Last week, the so-called Carandiru Massacre sparked controversy again when a judicial panel threw out the convictions of 74 military police previously sentenced for murdering the inmates, on grounds of insufficient evidence.

“There was no massacre,” said Ivan Sartori, one of three judges on a judicial panel who ruled in favor of annulling the charges against the military police. Mr. Sartori said the police collectively had been acting in self-defense that day. The panel concluded there wasn’t sufficient ballistic evidence to link any individual police officer with the shooting of any particular inmate at Carandiru. São Paulo state prosecutors said they plan to appeal the ruling.

 

Crosses are seen in front of the School of Law of the University of Sao Paulo in homage to the inmates dead at the Carandiru Penitentiary massacre, in April 2013. 

The judges now must decide whether to convene a new trial for the 74 officers previously convicted of murder in five separate jury trials. The judges could also formally absolve the men, putting an end to a legal battle that has dragged on for 24 years. Sentenced to prison terms ranging from 48 years to 624 years, all 74 of the men convicted at the trials have remained free as the judicial process grinds on.
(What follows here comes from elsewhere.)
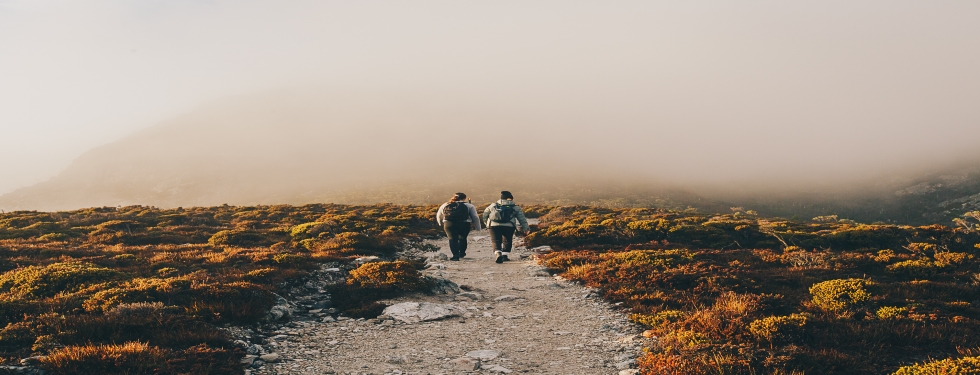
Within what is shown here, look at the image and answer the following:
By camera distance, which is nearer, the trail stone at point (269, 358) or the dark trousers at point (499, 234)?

Many Brazilians were shocked by last week’s ruling in a case that has remained a topic of films, books and songs. Ms. da Silva, now 33 and struggling to make ends meet with her family in the crime-ridden São Paulo suburb of Diadema, called the ruling an injustice and said she is seeking compensation from the government for her father’s death.

The Sept. 27 decision has also reignited concerns about police brutality in a country with one of the highest levels of killings by police in the world. “This sends the message that there’s no hope of justice,” said São Paulo prosecutor Sandra Jardim.
Prison and government officials have long argued that the lethal methods deployed by police at Carandiru were necessary to defend themselves and restore order at the lockup, which at one time housed more than 8,000 inmates.


The incident became a major international embarrassment for Brazil at a time when the country was eager to show it had transitioned to democracy following a two-decade military dictatorship that ended in 1985.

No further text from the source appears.